Since es points to a selector who's base addess is zero and the color text area starts at 0xb8000 the letters H and i are displayed near the end of a standard 80x25 text display. We'll discuss display adapters in a video article(hopefully), for now all you need to know is that to write a character to the display you just copy it's ASCII value to 0xb8000 to get it to show up in the upper left corner. To display a character in any other location just add 2 to 0xb8000 for evey place to the right. Text wraps down to the start of the next row when you reach the end of the column.

Mixing C and Assembly
Most of the following text is taken directly from the nasm docs

External Symbol Names
Most 32-bit C compilers share the convention used by 16-bit compilers, that the names of all global symbols (functions or data) they define are formed by prefixing an underscore to the name as it appears in the C program. However, not all of them do: the ELF specification states that C symbols do not have a leading underscore on their assembly-language names.

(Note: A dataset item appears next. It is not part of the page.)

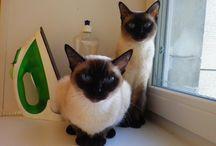 Мои любимые тайские кошки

Function Definitions and Function Calls
The C calling convention in 32-bit programs is as follows. In the following description, the words caller and callee are used to denote the function doing the calling and the function which gets called.

*	The caller pushes the function's parameters on the stack, one after another, in reverse order (right to left, so that the first argument specified to the function is pushed last).

*	The caller then executes a near CALL instruction to pass control to the callee.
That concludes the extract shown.